Introduction: Harmony in Hazards; a Make It Bridge Contest Submission
I am a freshmen high school student from MAP Academy participating in an engineering class, my hobbies include electrical engineering, character design, manipulating Arduinos and reading books. Over the course of a month I created my submission for the Autodesk "Make It Bridge" contest and after pouring myself into this project im happy to conclude that it exceeded even my expectations. The bridges organic design incorporated key elements of the DAR bridge allowing for a more efficient load displacement especially for this span, but also a rather heavily modified watertight design.
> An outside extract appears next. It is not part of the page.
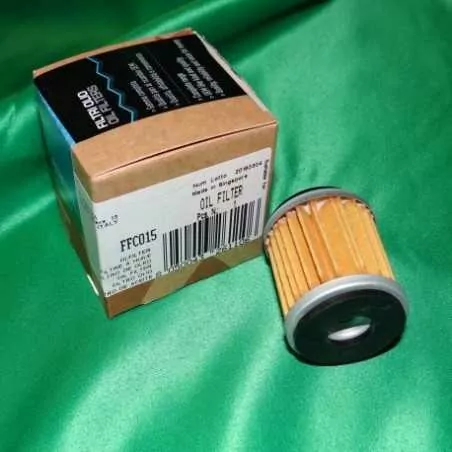 Filtre a huile ATHENA pour YAMAHA, GAS GAS, HONDA, HUSQVARNA, ...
In this Instructable I will guide you through my thought process throughout the creation of my nature and human status quo defying bridge.
Supplies
TinkerCad
ZBrush
Blender with Addons:
Import-export-stl
Import-export-fbx
Bs-surfaces-bl-edition
Inset-pyide
F2
ASUS STRIXER Laptop
Tape Measure
Photos of site
Duckduckgo
Step 1: Mesuring
Measuring the waterways span width and the estimated depth of the bridge during low tide
Step 2: Importing the DAR Bridge
Importing the DAR bridge as well as inspecting the topography
Step 3: DAR Bridge Retopologizing
Topologizing in zbrush, and smoothing out some corners i find to be detrimental to the health of the bridge long term, such as filling some gaps that could hold flying rocks and water
Step 4: Merging Two DAR Bridges Together
Moving the bridge in and out of zbrush and blender to sculpt and retopologize, finally after 4 long imports and exports it is finally combined into one bridge.
Step 5: Prototyping
3d printing and breaking the prototype to find where it is most weak to fix the weak parts of the bridge.
Step 6: Aditionall Supports and Watertightness
Creating a beam for the bottom of the bridge to help with watertightness and load displacement, alongside a creation of my Autodesk folders and organization for the future.
Step 7: Tinkercad Boolean
Using Tinkercads combine feature was useful for a combining of the many beams and water tight compartments i made in the previous step, if i used just about any other programs combining feature it wouldn't work in the way I wanted.
afterwords i retopologized manually using surfaces but i lost the image
Step 8: Substructure Construction
I created a substructure for the bridge, im very proud of the glass here as well as the supports for them, they are angled at the ocean in a way that can deflect debri, and take the minimal damage nessisary. Side effect may be radar invisibility
Step 9: Resolving Geometry Errors
Fixed all geometry errors that took 2 hours of my life. would recommend
Step 10: Experimenting With Materials
Using my previous knowlage in game design i created a metal material that i can put over the bridge and have the light reflect as it would irl.
Step 11: Adding Materials and Virtual Grass
Grass testing and 3 new materials were added and modified by me : Sand texture (not shown in photo), grass texture (in progress), brushed metal (for the bridge) and glass
Sidenote, i was thinking about adding a hdri and a shadow catcher to make it seem better in the presentation but i dont have the proper images needed to do so, sadly i would need another field trip to do that and i just cant so i settled for modeling the scene myself as close to scale as i could
Step 12: Rendering Prep
adding cameras and light sources and slight modifications to the scene to make light bounce better
Step 13: Creating the Environment and Solar Panels
Creating the envirnment with sculpting and irl photos of the site, i gave up on the sand texture because it was just going to end up a image file pasted uncomfertably over the scene
Step 14: Rendering and Future Planing
In the end i had lots of fun making the bridge, i feel as if any structure can double or even triple in usages so i created a paper listing alternative usages for the bridge and designs that any future engineer who finds my model can incorporate, i layed the groundwork for everything and my design is improvable in this manner. I hope i can win so it can kick-start my life and allow me to further my education in civil engineering and electrical engineering.